Cruzando los sesenta años, aprendí algunas cosas. La primera es que Stendhal tenía razón: «No desperdicies la vida en odiar y tener miedo». Solemos perder el tiempo atrapados en esos dos deportes vanos, llenos de malentendidos que nos vampirizan la energía y esperando fantasmas inminentes que pocas veces se presentan. Tuve que trabajar mucho para que el explorador durmiera en paz y para que el escalador se sentara por fin en una saliente a contemplar el paisaje conquistado. La felicidad, que para algunos es un don natural, para otros es una batalla diaria. Jaime Gil de Biedma lo decía con poesía: «Resolución de ser feliz, por encima de todos, contra todos y contra mí, de nuevo —por encima de todo ser feliz— vuelvo a tomar esa resolución».

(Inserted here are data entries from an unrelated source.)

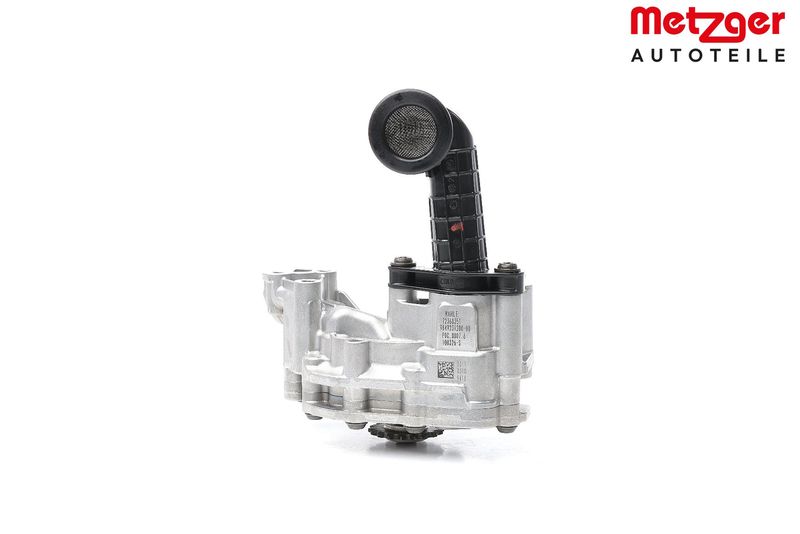 Prekės atitinka OEM kodą: 98 095 242 80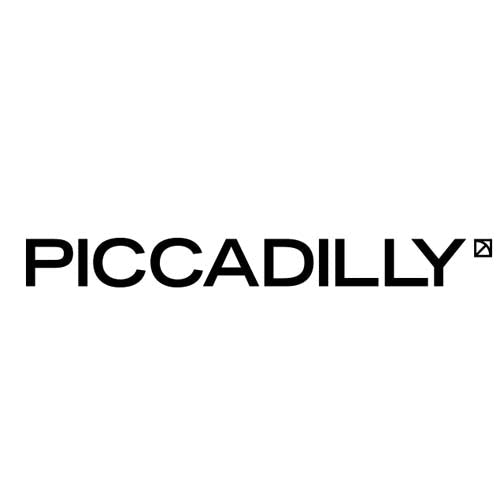 Piccadilly 🇧🇷 Pour Femme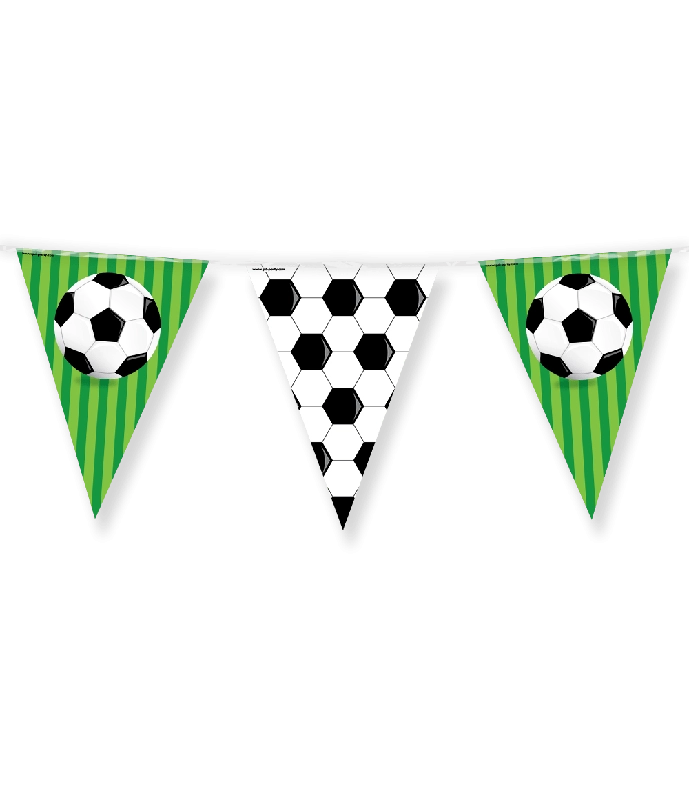 partywinkel3214236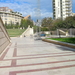 106 Benidorm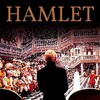 Hamlet [1996] / H264 / MKV / Blu-ray / 1080p / DTS / Subs / Scene / CiNEFiLE thumb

Estas confesiones y analogías, basadas en mis experiencias personales y en la búsqueda más difícil y tenaz que todos nos debemos —conocernos a nosotros mismos—, me asaltaron al leer el nuevo libro de Daniel López Rosetti, que destila sus vastos conocimientos sobre el alma humana. Estrés, sufrimiento y felicidad recorre sus múltiples saberes, desde la medicina clásica hasta la psicología, las neurociencias, la historia y la filosofía, última frontera donde traza un arco fundamental entre presocráticos y estoicos. La teoría, la observación, la lectura, la clínica y la praxis doméstica se dan cita para este viaje fascinante donde se desmenuzan nuestras trampas mentales, y donde su extraordinario autor —un lúcido sanador de cuerpos enfermos y de espíritus tortuosos— ofrece respuestas concretas para preguntas que no alcanzamos todavía a formularnos, pero que condicionan gravemente nuestras vidas.
JORGE FERNÁNDEZ DÍAZ
AGRADECIMIENTOS
La actividad asistencial y docente en el campo del síndrome del estrés y de la psiconeuroinmunoendocrinología clínica implicó un largo recorrido que me ha permitido la oportunidad de compartir conocimientos e ideas con calificados colegas en dichas áreas. Este aprendizaje me ha resultado particularmente aplicable en la práctica clínica de la medicina y la psicología. De tal suerte, siempre he aprendido poniendo en duda mis aparentes certezas y enriqueciéndome con los razonamientos y conocimientos de todos ellos. Con algunos hemos desarrollado un sólido enlace a través del tiempo, trabajando en el área docente; siento que esta es una oportunidad para señalarlo. Es así que, una vez más, quiero mencionar aquí a quienes forman parte del cuerpo docente estable del Curso Universitario de Medicina del Estrés y Psiconeuroinmunoendocrinología Clínica de la Asociación Médica Argentina: al Dr. Daniel Bistritsky, al Dr. Horacio Antonetti, a la Dra. Sara Costa de Roberts, a la Lic. Elizabeth Aranda Coria, al Dr. Héctor Roiter y a todos los docentes invitados de dicho curso de posgrado. Quiero también agradecer al Dr. Moty Benyacar, psiquiatra y psicólogo, con quien no perdemos oportunidad para analizar temas relacionados con el mundo emocional, el trauma psíquico y el concepto de lo disruptivo. Al Dr. Roberto Diez, titular de la cátedra de Farmacología de la Facultad de Medicina de la Universidad de Buenos Aires, por sus invalorables aportes a nuestro campo de trabajo en el contexto académico de nuestro posgrado. Asimismo, es mi deseo agradecer al Dr. José Bonet, con quien compartimos la dirección de la Maestría de Psicoinmunoneuroendocrinología de la Universidad Favaloro, por sus aportes en esta apasionante área de la medicina. Sus consideraciones son siempre para mí una fuente de aprendizaje.